The Friday evening and Saturday sessions are open 
prerequisites are not required:

#1- Friday, August 5, 7-9pm session, open to all, 20.00 for Friday ONLY

#2- Saturday, August 6, 9-5pm, Lecture and Demo, open to all, 50.00 for Saturday ONLY

For additional info and to register

PayPal payment also accepted

Advance sale tickets only please, no walk-ins.


----------



## Cloverdale

Hi Pat, I have been signed up for a while so I believe we are in already. Deb Corcoran


----------



## Cloverdale

camero7 said:


> Bee sure to look for me! I'm the scruffy old bastard with a beard and pot belly!


Ok, I'm old but not scruffy! (at least I hope not!)


----------



## camero7

have you heard from them? I signed up, paid for the tickets and haven't heard anything.


----------



## wildbranch2007

camero7 said:


> Bee sure to look for me! I'm the scruffy old bastard with a beard and pot belly!


so how is he going to tell us apart, I'll bee the guy with the red suspenders. :thumbsup:


----------



## camero7

Bet there will be a lot of us that look like that. I'll look for the suspenders!


----------



## Cloverdale

camero7 said:


> have you heard from them? I signed up, paid for the tickets and haven't heard anything.


I talked with Pat Bono via email, so I haven't heard anything since then... I know she is busy. We didn't sign up for Friday.


----------



## Cloverdale

camero7 said:


> Bet there will be a lot of us that look like that. I'll look for the suspenders!

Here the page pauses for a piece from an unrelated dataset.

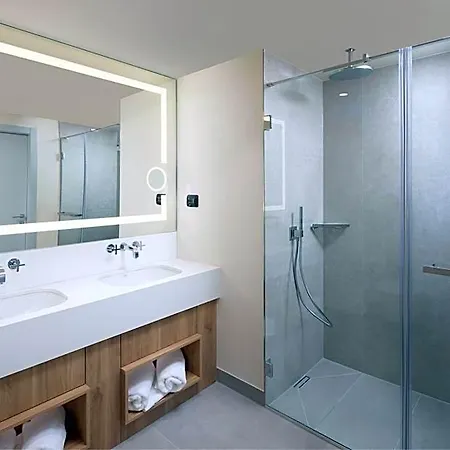 Courtyard By Marriott - Napoca Downtown Kaloşvar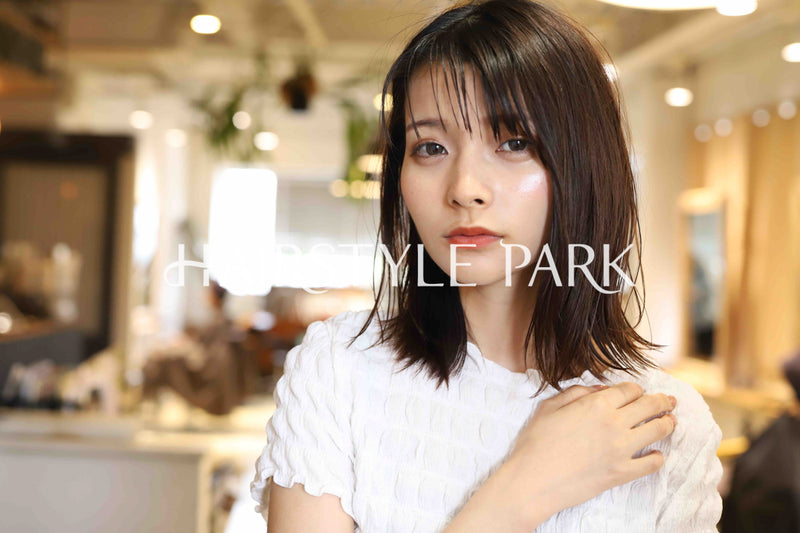 ヘアスタイル写真PhotoNo:374-2 (4) [ミディアムロング,レディース,ナチュラル,オフィス / コンサバ,クール / かっこいい,カット,カラー,縦型 ]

And look for a "mean" red suspenders guy!


----------



## camero7

Cloverdale said:


> And look for a "mean" red suspenders guy!


----------



## 357

Dr. Meghan Milbrath spoke at my club's monthly meeting last night. She spoke specifically on Varroa; everything from origin, lifecycle, breeding habits, effects on your bees, why they surprise beeks by killing the strongest colonies, how to check levels, IPM solutions, and intervention type treatments. I was very impressed and I learned a lot.


----------